Every medical intervention, even a very positive one, has unfortunately very often a negative offset. In other words, every benefit is counterbalanced by a risk.
It is then very difficult for those who have to decide the commercialization of a new drug (EMA in Europe and FDA in the US) to conciliate two legitimate but opposite necessities: to make a new drug available for patients as soon as possible and at the same time to be sure not to harm those same patients because of the possible toxic effects.
The question is even harder if we consider that randomized controlled trials –the studies the approval of a new drug is based on – are essentially finalized to detect benefits, but cannot identify risks. In fact, drugs toxic effects can be the strangest and most unexpected ones and they need time to be observed.
For these reasons their identification requires a higher number of patients and a much more prolonged observation than it usually happens in clinical controlled studies. Besides, whilst benefits are often evident, toxic effects can be confounded with the disease symptoms and are then more difficult to discover.
In a new drug development process, the pendulum oscillates between necessity of testing it among the patients as soon as possible (after pre-clinical studies) and caution which requires more evidences and verifications, deferring the drug availability for the clinical use.
Economic crisis and the lack of innovation have pushed the FDA to create a preferential way for all those medicines which, at least in theory, could satisfy important health needs for patients with few available alternatives.

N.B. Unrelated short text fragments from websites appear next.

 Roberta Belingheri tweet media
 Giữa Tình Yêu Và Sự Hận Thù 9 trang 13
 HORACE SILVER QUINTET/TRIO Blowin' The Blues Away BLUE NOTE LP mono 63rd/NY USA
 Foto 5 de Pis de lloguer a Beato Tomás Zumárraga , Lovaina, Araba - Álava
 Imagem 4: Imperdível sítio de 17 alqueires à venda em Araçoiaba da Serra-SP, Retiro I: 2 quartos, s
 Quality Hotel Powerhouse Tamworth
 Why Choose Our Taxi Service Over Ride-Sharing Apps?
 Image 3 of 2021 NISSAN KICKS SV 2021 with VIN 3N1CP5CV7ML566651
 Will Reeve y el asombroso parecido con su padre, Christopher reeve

In 2011 the “fast track” procedure was granted to 16 over 35 new products presented by pharmaceutical industries. The scientific journal JAMA, official organ of US doctors, describes as an example the approval modalities for three out of the 16 drugs on fast track.
Vandenatib is a new antitumor drug which was studied in just one trial (while usually at least two trials are required) conducted on 331 patients with advanced thyroid cancer. The study showed a slow-down in the cancer progression, but the medicine – because of its toxicity - did not prolong the life of the treated patients compared to the control group. Its toxicity was probably due to QTc prolongation. The drug was nevertheless approved, even though with some restrictions.

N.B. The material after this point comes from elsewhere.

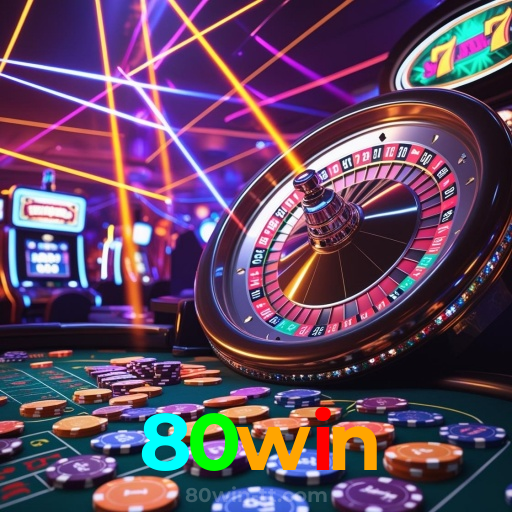 80win:Jogue slots, aposte no futebol e ganhe prêmios incríveis no cassino!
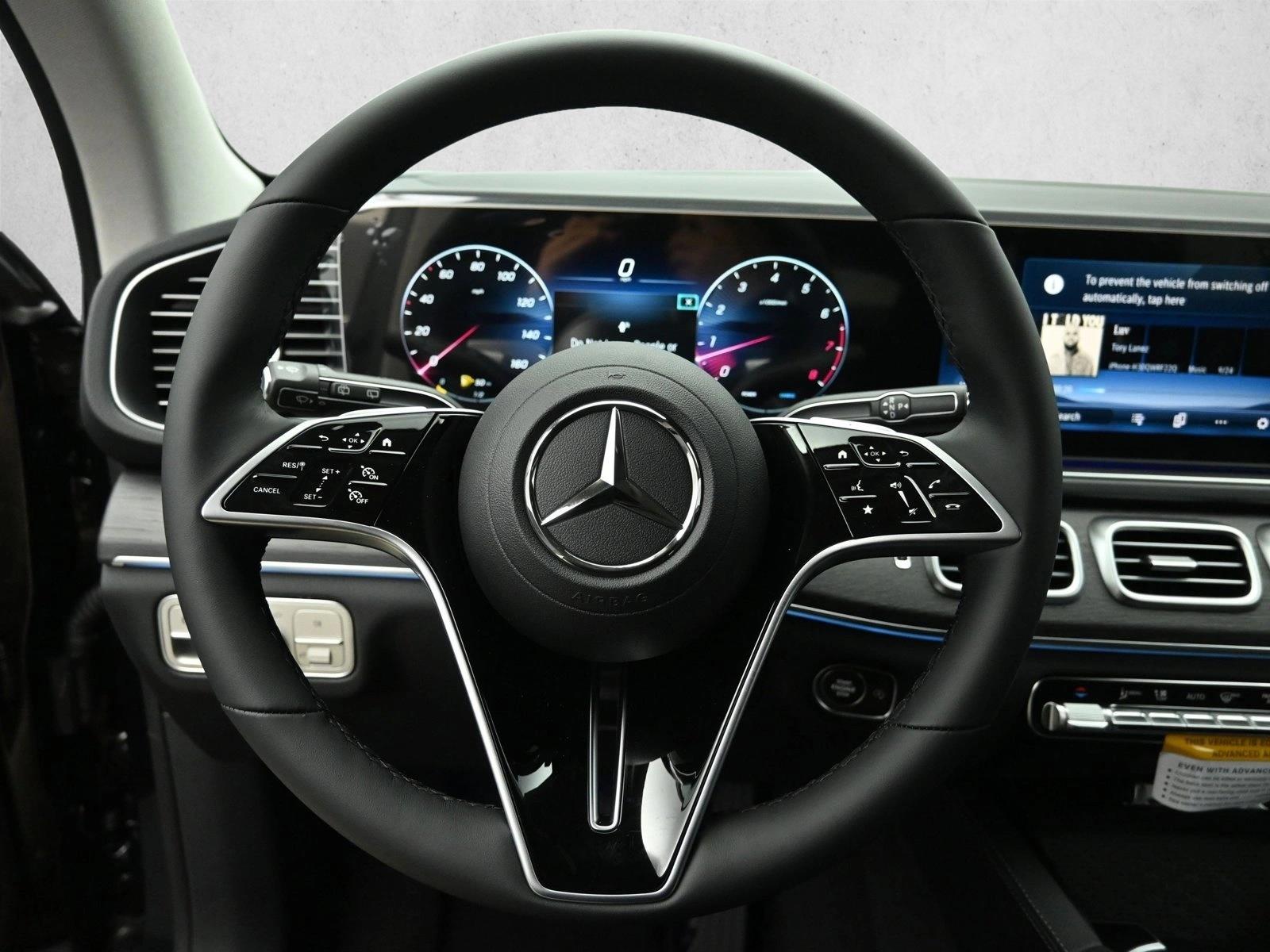 2026 MERCEDES-BENZ GLE-CLASS - Image 14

Fingolimod is a product designed for treating multiple sclerosis which exerts its immunosuppressive activity by inhibiting the lymphocytes efflux into the lymph nodes. In one study which lasted two years the new drug diminished neurological relapses more than the placebo, as anyway did the standard drug for the disease treatment (glatiramer). However the safety profile of fingolimod raises doubts mainly because this drug is approved as a first choice treatment, whilst EMA denied this indication for Europe. Without going too much into details, the toxic effects are: atrioventricular block, reduced respiratory functionality, infections, hepatic damage, teratogenicity and cancerogenicity.

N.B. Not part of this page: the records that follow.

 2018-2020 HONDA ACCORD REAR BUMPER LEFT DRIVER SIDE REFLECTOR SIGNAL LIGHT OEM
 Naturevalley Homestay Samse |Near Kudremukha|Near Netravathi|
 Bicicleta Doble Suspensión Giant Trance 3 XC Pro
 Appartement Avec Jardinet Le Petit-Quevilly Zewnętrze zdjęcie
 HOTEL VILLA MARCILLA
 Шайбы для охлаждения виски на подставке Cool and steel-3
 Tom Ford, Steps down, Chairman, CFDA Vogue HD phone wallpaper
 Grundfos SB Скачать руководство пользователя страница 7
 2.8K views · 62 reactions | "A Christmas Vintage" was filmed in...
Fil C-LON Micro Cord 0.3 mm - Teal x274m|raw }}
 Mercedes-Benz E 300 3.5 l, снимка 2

Considering its toxicity, the product was approved at lower doses than those used in the trial, until other studies will provide more results. Dabigatran is the third drug under discussion. It is an anticoagulant with many indications, including stroke prevention in patients with atrial fibrillation. One single study was enough to assess dabigatran as an alternative to warfarin, even though the overall clinical advantage and the bleeding tendency were similar. Its commercialization immediately showed that especially in elderly patients - because of renal function decline and interaction with other medicines – dabigatran induced bleeding in a much higher measure than what had been observed in the trial examined by the FDA for its approval. Besides, being an antidote not available, the bleeding caused by dabigatran is more difficult to neutralize respect to the warfarin induced one.
The conclusion is obvious: was it really necessary to approve these three drugs so quickly? Even though they were truly designed for serious diseases, could it be that patients will be receiving more damages than benefits in the end? And what about the risk to have to suspend the commercialization of a drug too superficially studied?
Shortcuts can be dangerous. There are no substitutes for the systemic study of a medicine. Doses cannot be invented, but must be determined by careful evaluation. When drugs show toxic effects, doses cannot be the same for all patients; they must be established depending on weight, renal function and other variables. This is the only way to be sure not to harm patients.
Similarly caution should be exercised, limiting the drug use for the first period only to cases where previous treatments failed and always in specialized centres. There is an exaggerated run to occupy market areas instead of helping the patients. Regulatory agencies should be cautious, knowing that pharmaceutical industries always highlight benefits in their dossiers, minimizing the risks. This is particularly important when moving from the market to the reimbursement of the new drug by the National Health Care System.
It is time that patients become the centre of attention, avoiding that profit-run and uncritical benefit desires seriously damage them.